Survival Outcomes of Patients with Mantle Cell Lymphoma: A Retrospective, 15-Year, Real-Life Study

Hematol. Rep. 2024, 16(1), 50-62; https://doi.org/10.3390/hematolrep16010006
by Emanuele Cencini 1,*, Natale Calomino 2, Marta Franceschini 1, Andreea Dragomir 1, Sara Fredducci 1, Beatrice Esposito Vangone 1, Giulia Lucco Navei 1, Alberto Fabbri 1 and Monica Bocchia 1
Reviewer 1: Anonymous
Reviewer 2:
Reviewer 3: Anonymous
Hematol. Rep. 2024, 16(1), 50-62; https://doi.org/10.3390/hematolrep16010006
Submission received: 26 November 2023 / Revised: 13 January 2024 / Accepted: 16 January 2024 / Published: 18 January 2024

Round 1

Reviewer 1 Report

Comments and Suggestions for Authors

The authors present a very nicely written review of the outcomes of patients treated with Mantle Cell lymphoma at their institution within the last 20 years. While the paper is topical (mantle cell lymphoma continues to be incurable and there is debate about optimal therapy and about the survival of patients today), there are some strong limitations to the manuscript that are not well presented.

The population assessed is NOT a population-based series as is presented (the discussion compares these results to other population-based analyses).  These patients were selected to be referred for treatment at this institution. The authors should better describe how patients are selected for their treatment institution in Italy to better understand the population.  The authors comment that they included even patients treated with palliation yet their series includes only patients who received active therapy. There were no patients in 20 years who were too frail to be treated at all? No patients with CNS disease who may be rare but do very poorly?  No patients with competing comorbidities that would make intensive therapy (rituximab isn't convenient for a frail patient) difficult or not feasible?  The manuscript would be improved by better understanding how these patients were selected.

Given that this is a single-centre review for a rare disease, the number of patients is expectedly small.  Because of this, conclusions about the results should not be strong.  I see no value in performing an analysis for the influence of POD24 for example - if a significant effect was noted, would anyone believe it or care when the sample size in the study is so small?

The paper is well written as a single centre review of a rare lymphoma subtype - it could be simplified (remove any multivariate analyses that are not confident with such small numbers) and the conclusions made more relevant ("the survival at our centre has improved")

Author Response

Response to Reviewer 1

- Reviewer 1 says the paper is nicely written and the topic is very relevant.

We would like to thank the reviewer for this positive comment

- The reviewer says the population assessed is not a population-based series as is presented but the patients were selected to be referred for treatment at our Institution.
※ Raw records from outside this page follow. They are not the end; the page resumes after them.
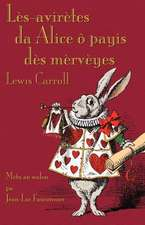 Les-Aviretes Da Alice O Payis Des Merveyes:  A Destiny in Eight Fits. a Tale Inspired by Lewis Carroll's the Hunting of the Snark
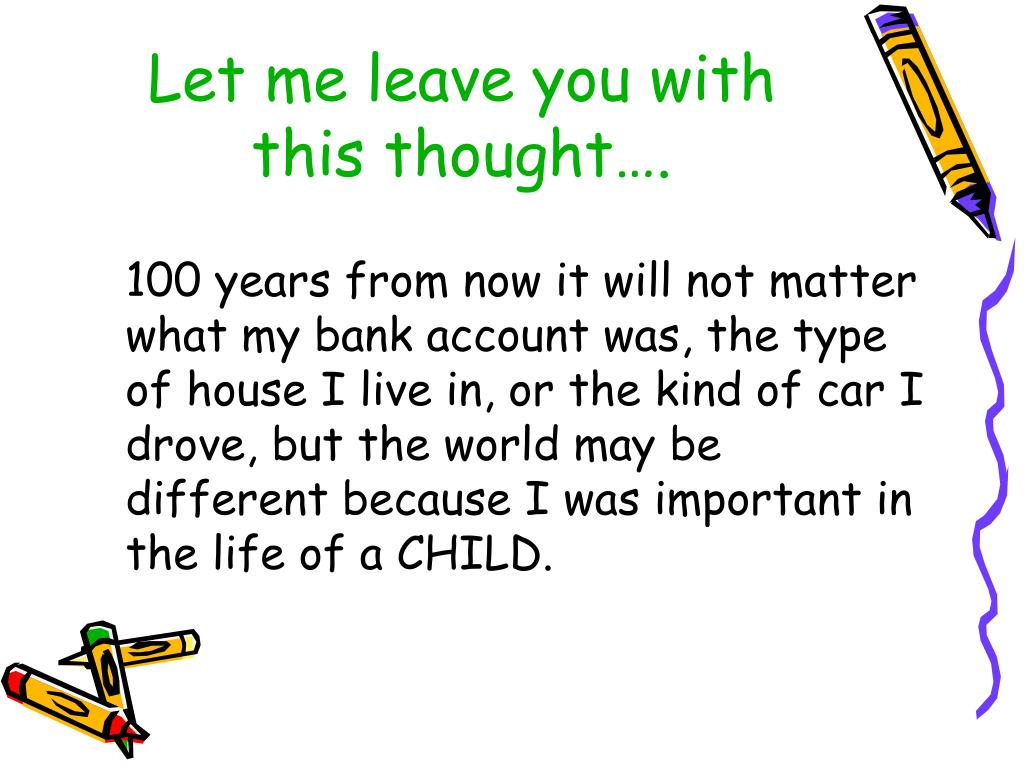 Let me leave you with this thought….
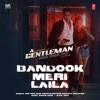 Bandook Meri Laila From a Gentleman feat Raftaar Sidharth Malhotra - Ash King, Jigar Saraiya & Sachin-Jigar mp3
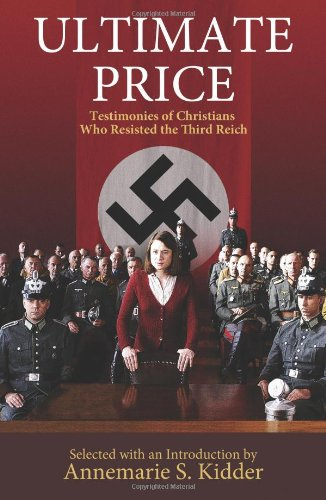 Ultimate Price: Testimonies of Christians Who Resisted the Third Reich, Annemarie S. Kidder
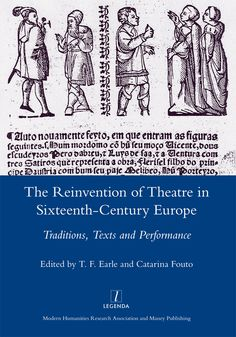 Legenda: The Reinvention of Theatre in Sixteenth-Century Europe edited by Earle and Fouto. PAT EAR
We agree with the reviewer, our study is a single-center experience. In the Methods section, we did not describe our study as a population-based study, but we included all MCL patients treated in 15 years at our Institution. In the Discussion, we included the comparison with the population-based study by Harmanen and colleagues, due to there are very few real-life published experiences with long-term follow-up. We have removed the term population-based in the text in the Discussion, line 262.

-The reviewer suggests to better describe how patients were selected for treatment.

We agree with the reviewer, we have expanded the description of inclusion criteria, Methods Section, page 3, lines 92-95, as showed below.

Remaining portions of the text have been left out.